The nationally recognized sailboat regatta held out of Oak Harbor each July will have new owners next year.
Charley and Schelleen Rathkopf of Seattle announced last week that they are purchasing Whidbey Island Race Week from Gary Stuntz of Clear Ahead Marine Production after the event this summer.
For racers and residents, the change in ownership may mean a greater emphasis on family-friendly activities, most notably a sailing camp for kids to coincide with the race, according to Charley and Schelleen Rathkopf.
Schelleen said many sailboat racers in the region would like to participate, but it means being away from their families for five days. But with a sort of “summer camp” for young sailors, they could become an event for the entire family.
“I do believe it can happen,” she said, “and it will definitely bring a new group of racers to the area.”
Her husband agreed.
“Making it more family friendly is going to help perpetuate the sport,” Charley said, noting that sailboat owners tend to be graying nowadays.
Stuntz, an Oak Harbor resident, said he decided to sell the event after seven years so he could have more time on the water — and race in Race Week again. He said running and promoting the weeklong sailboat-racing event is a year-round job.
Plus, he wanted to make sure the regatta continued with owners who have a lot of positive energy.
Charley and Schelleen Rathkopf fit that bill. They both said that their individual experiences and backgrounds make them ideal partners for owning a regatta.
As members of the race committee, they have been running the race side of Whidbey Island Race Week for 11 years, Charley said.
And they both have love sailing.
Charley knows the “water side.” Growing up in Florida, he has been sailing and racing most of his life and has been running races on Puget Sound since 2000. He is a “certified regional race officer” and has been running the Race Week regatta as primary race officer since 1994. He was mark boat operator and deputy race officer for four years before that.
Schelleen has 20 years of professional marketing and promotion experience; she worked as promotions director at Seattle Magazine and was sponsorship coordinator at KING Broadcasting. She served as sponsorship coordinator for the Mallory and Irvine Research Expedition on Mount Everest in 1999.
“I’ve run a lot of events in my life,” she said.
Charley said his wife’s background makes her the perfect person to handle the “shore side” of the event, which is everything besides the races themselves.
As Stuntz notes, it takes a lot of promotion and marketing work to make it successful.
Charley said he and his wife considered purchasing Race Week when it was up for sale seven years ago, but they had just started a family. Schelleen has been a stay-at-home mom, but now she has some time to dedicate to the endeavor as their two children are in school.

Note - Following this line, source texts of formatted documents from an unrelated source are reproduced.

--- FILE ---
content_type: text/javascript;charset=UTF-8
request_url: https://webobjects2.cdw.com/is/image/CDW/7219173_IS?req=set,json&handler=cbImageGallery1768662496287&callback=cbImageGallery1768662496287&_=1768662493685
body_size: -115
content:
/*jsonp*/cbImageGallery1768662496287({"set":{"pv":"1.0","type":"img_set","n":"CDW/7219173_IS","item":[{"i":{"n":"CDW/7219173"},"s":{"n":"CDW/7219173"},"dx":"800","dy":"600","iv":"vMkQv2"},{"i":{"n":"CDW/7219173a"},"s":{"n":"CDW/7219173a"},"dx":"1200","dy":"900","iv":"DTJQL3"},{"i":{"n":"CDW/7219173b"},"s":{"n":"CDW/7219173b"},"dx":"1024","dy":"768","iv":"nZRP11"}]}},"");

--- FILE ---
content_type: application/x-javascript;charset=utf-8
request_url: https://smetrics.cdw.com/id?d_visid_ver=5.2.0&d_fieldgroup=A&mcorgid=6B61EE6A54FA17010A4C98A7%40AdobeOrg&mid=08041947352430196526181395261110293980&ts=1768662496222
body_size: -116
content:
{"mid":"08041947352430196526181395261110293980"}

Race Week is still one of the largest regattas in the Pacific Northwest and the largest weeklong sailboat racing event in the region. The number of boats has declined in recent years, as they have in regattas across the nation, Charley said.
At one time, as many as 150 boats were involved, but the boat count has been in the 80s in the last couple of years.
Their goal, the Rathkopfs say, is to return the regatta to its glory days.